Motivations, Opportunities and Challenges
Dr. N. Kemal Ure – Director of AI, Eatron Technologies

Part 2: Motivations and Opportunities

In the first part of these series of blog posts on Reinforcement Learning (RL), we presented an overview of RL and how it rose to fame as one of the most popular sub-fields of Artificial Intelligence (AI). In this part, we go through motivations and opportunities in applying RL to autonomous driving.

1. Control/Decision Making in Noisy Environments

One of the main challenges in designing control systems is handling uncertainty in dynamics of the model and external disturbances. The classical design techniques are well-suited to handle uncertainties structured at the signal level, such as sensor noise or parametric uncertainty in system dynamics. On the other hand, dealing with unstructured uncertainty, such as maneuvers of the surrounding traffic are out of scope for these methods. This incapability leads to conservative designs, where the surrounding traffic dynamics are grossly simplified, which leads to safe but low-performance autonomous driving systems. On the other hand, since RL does not make any assumptions regarding the structure of the underlying model, it can learn how to navigate the traffic by simply observing more data. Being free of model assumptions enables us to tackle much more complicated traffic scenarios, such as high-density traffic jams, handling road accidents, and navigating in urban environments with complex road layouts and rulesets.

2. Going Beyond Heuristics, Rule of Thumbs and Domain Knowledge

Almost any decision-making task can be approached by rules and heuristics. For instance, we can automate the lane changing decision of an autonomous car by dividing problem into distinct traffic scenarios and then use the expert knowledge to map each scenario to a decision. This approach is popular in industry due to its cheapness, since it involves minimal algorithm design or data processing. On the other hand, the performance of such rule-driven approaches is strictly limited by the quality and depth of the experience involved in designing a such system.
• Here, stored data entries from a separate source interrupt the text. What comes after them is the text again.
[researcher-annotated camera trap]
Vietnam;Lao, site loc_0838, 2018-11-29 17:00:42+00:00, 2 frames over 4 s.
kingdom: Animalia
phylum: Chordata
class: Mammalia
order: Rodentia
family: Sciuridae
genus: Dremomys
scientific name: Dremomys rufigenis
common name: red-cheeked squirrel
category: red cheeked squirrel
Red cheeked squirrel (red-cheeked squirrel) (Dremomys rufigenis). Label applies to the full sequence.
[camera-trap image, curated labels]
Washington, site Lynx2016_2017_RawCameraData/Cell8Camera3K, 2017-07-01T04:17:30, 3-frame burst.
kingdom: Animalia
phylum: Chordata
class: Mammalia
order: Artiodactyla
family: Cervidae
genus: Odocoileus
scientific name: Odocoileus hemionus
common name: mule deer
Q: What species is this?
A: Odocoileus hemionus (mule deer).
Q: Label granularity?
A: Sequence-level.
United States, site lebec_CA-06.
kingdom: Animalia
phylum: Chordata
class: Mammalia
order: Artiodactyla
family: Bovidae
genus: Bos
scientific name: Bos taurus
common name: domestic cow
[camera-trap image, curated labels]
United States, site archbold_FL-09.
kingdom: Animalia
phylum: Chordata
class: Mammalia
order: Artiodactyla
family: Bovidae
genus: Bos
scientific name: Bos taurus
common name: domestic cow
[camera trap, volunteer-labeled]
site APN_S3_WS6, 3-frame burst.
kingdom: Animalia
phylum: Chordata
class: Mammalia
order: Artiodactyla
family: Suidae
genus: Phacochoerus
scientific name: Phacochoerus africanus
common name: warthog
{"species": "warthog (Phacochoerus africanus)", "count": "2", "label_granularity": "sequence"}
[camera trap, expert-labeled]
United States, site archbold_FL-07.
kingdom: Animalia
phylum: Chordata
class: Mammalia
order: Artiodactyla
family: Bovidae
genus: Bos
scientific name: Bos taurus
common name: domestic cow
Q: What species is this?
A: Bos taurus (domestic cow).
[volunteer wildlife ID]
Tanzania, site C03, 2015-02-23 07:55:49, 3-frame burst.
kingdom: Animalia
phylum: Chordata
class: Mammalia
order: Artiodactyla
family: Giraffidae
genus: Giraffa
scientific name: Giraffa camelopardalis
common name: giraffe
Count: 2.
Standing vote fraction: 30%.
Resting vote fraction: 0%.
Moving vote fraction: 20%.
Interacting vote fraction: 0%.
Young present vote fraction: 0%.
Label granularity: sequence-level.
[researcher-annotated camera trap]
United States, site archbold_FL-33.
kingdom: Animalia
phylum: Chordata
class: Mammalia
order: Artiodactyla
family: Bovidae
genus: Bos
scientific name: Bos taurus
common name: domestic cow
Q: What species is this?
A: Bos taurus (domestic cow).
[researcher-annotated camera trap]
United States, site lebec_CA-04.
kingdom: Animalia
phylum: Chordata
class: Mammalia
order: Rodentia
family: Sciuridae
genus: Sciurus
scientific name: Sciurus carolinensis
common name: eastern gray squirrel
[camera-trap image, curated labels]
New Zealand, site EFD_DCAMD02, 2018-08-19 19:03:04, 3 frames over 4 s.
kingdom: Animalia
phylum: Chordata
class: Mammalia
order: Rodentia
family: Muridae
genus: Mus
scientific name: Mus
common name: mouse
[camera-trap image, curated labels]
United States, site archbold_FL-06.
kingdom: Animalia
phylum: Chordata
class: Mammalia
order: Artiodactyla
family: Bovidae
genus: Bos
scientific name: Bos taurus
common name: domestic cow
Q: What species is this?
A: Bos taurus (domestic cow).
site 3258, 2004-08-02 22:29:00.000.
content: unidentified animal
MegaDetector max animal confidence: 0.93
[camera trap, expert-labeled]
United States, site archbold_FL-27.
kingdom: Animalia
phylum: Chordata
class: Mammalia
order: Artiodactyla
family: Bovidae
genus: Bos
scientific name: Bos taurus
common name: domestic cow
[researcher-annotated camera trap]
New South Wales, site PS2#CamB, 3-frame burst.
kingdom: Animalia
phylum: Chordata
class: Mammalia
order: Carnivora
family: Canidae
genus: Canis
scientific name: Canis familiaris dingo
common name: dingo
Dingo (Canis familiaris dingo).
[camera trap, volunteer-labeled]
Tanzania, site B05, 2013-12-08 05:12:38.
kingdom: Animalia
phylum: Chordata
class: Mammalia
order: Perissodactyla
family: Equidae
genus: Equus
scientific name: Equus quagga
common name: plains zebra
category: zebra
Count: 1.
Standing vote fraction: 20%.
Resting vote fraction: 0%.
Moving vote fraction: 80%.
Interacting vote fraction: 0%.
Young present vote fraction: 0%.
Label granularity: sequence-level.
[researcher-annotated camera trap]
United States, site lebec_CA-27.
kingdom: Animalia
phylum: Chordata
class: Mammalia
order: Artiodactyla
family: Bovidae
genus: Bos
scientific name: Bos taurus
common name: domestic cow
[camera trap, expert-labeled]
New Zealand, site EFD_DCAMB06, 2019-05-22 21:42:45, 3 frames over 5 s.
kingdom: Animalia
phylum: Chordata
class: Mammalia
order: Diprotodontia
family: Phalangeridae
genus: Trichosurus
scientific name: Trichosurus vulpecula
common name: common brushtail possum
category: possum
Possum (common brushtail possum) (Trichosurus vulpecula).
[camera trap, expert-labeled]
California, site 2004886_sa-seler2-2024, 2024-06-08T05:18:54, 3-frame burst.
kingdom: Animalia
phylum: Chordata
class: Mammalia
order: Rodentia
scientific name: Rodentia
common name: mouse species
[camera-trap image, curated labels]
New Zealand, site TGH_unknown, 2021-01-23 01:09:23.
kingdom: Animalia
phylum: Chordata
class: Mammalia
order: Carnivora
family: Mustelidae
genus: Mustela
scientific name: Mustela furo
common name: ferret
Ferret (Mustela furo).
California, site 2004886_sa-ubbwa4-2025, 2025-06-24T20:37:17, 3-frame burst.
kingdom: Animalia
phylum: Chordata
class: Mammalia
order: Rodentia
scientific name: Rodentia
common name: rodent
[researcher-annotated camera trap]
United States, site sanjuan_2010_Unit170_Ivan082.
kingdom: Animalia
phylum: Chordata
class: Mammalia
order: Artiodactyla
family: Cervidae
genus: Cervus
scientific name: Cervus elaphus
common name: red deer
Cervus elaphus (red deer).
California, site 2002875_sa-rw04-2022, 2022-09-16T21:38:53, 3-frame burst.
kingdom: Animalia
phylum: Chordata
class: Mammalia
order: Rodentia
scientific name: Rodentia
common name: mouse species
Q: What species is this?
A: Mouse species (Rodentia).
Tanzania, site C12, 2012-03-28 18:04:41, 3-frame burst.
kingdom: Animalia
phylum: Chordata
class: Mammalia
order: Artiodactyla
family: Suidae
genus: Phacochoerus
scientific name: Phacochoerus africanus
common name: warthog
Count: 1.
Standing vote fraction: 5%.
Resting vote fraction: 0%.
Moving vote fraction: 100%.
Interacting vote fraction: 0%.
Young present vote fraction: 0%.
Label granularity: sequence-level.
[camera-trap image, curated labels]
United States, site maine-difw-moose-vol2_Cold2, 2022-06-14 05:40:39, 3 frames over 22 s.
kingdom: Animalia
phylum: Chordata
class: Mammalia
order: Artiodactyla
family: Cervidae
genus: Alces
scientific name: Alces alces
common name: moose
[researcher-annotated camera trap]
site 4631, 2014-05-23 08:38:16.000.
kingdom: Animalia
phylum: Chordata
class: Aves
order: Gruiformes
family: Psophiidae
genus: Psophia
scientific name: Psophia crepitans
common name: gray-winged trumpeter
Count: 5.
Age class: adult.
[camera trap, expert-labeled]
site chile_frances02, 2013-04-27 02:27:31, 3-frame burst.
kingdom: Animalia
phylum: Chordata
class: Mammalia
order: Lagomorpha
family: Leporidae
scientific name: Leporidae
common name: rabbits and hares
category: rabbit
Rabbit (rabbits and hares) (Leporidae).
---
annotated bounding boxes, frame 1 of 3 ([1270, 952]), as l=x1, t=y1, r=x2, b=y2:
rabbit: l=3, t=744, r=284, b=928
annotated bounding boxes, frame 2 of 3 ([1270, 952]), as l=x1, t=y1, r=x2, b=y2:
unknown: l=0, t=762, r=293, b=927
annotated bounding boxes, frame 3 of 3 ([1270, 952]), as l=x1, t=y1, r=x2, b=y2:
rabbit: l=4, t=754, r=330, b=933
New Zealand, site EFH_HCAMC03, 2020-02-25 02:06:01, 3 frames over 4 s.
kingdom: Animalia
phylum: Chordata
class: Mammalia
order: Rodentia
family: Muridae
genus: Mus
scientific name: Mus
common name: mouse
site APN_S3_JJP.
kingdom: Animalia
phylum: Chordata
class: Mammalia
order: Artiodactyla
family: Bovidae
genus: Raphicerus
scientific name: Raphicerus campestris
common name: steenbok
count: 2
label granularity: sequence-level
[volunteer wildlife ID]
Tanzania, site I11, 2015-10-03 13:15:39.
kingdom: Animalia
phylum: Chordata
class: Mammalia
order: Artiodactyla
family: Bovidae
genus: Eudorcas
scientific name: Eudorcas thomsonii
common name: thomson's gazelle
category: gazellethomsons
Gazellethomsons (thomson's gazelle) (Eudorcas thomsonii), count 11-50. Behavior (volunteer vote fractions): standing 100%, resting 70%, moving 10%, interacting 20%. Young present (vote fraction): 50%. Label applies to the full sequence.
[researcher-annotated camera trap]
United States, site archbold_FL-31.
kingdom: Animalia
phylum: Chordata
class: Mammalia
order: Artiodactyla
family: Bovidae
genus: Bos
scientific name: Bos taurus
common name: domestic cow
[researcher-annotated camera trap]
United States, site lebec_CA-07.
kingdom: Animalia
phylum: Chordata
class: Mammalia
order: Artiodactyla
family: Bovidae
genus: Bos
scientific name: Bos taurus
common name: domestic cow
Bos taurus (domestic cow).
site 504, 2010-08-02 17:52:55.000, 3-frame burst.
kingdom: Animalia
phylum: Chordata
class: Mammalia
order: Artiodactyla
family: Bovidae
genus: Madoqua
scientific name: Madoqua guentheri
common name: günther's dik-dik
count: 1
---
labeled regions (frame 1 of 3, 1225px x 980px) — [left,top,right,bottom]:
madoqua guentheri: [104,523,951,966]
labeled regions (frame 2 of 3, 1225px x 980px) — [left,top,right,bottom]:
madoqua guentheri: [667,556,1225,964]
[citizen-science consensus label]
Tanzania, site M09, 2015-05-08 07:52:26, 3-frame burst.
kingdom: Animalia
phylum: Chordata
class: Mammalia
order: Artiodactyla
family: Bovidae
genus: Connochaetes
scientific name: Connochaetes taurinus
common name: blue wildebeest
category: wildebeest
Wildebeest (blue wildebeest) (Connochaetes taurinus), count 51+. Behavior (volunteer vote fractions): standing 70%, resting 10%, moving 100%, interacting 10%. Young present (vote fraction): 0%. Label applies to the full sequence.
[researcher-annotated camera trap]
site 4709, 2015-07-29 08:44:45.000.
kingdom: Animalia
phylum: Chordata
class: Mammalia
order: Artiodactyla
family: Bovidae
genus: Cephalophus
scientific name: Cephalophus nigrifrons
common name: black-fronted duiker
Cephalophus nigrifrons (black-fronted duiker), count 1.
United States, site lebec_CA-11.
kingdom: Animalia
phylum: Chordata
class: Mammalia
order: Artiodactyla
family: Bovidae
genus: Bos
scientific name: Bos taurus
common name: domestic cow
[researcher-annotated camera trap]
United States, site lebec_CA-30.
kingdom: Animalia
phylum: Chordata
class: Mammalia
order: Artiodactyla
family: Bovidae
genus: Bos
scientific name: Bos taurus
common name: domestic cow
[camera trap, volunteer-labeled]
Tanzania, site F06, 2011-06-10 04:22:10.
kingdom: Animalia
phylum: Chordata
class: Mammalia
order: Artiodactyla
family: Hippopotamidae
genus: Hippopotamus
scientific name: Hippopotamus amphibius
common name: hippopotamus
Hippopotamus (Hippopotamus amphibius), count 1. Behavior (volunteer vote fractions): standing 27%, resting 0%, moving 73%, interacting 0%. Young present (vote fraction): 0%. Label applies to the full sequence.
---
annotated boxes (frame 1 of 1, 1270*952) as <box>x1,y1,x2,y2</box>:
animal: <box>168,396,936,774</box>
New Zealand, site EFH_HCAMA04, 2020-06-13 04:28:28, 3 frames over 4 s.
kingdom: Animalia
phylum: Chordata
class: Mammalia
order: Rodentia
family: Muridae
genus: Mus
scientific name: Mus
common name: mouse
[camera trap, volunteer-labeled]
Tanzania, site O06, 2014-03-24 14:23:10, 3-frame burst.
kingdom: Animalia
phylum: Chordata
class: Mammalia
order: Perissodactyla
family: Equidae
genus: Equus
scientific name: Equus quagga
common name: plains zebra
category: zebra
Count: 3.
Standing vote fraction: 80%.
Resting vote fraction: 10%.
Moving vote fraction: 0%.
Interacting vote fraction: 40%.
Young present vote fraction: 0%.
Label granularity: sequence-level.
In addition, there will always be edge-cases that are note well covered by rules, and suboptimal decisions due to limited resolution of the considered scenarios. RL approach on the other hand, does not suffer from these limitations, since it makes no hard-coded assumptions about the problems it aims to tackle. At the expense of collecting data, either from real-world or in conjunction with simulator, RL explores the most of the solution and scenario space, which usually results in systems that have significant edge against rule-driven systems.

3. Adaptability to Changes in The Problem Dynamics

It is often the case that dynamics/parameters of the problem changes with time/task. For instance, traffic rules and dynamics at some specific part of the world might not align with our previous experience. Adapting existing decision-making systems to these new tasks usually involves considerable amount of engineering and manual work. Once again, RL’s lack of assumptions about the problem it needs to tackle enables it to adapt to these changes. Training a pre-trained RL agent on a new task allows it to update its behavior on these new dynamics, and given enough training experience with the new environment, agent can smoothly change its behavior to tackle the challenges in the new environment.

In short, RL offers a solution to automation of critical decision-making tasks, that is scalable with data, adaptable to changes, and potential to beat rule-based baseline solutions. In the third part of this series, we will take a look at challenges in applying RL to real world autonomous driving scenarios.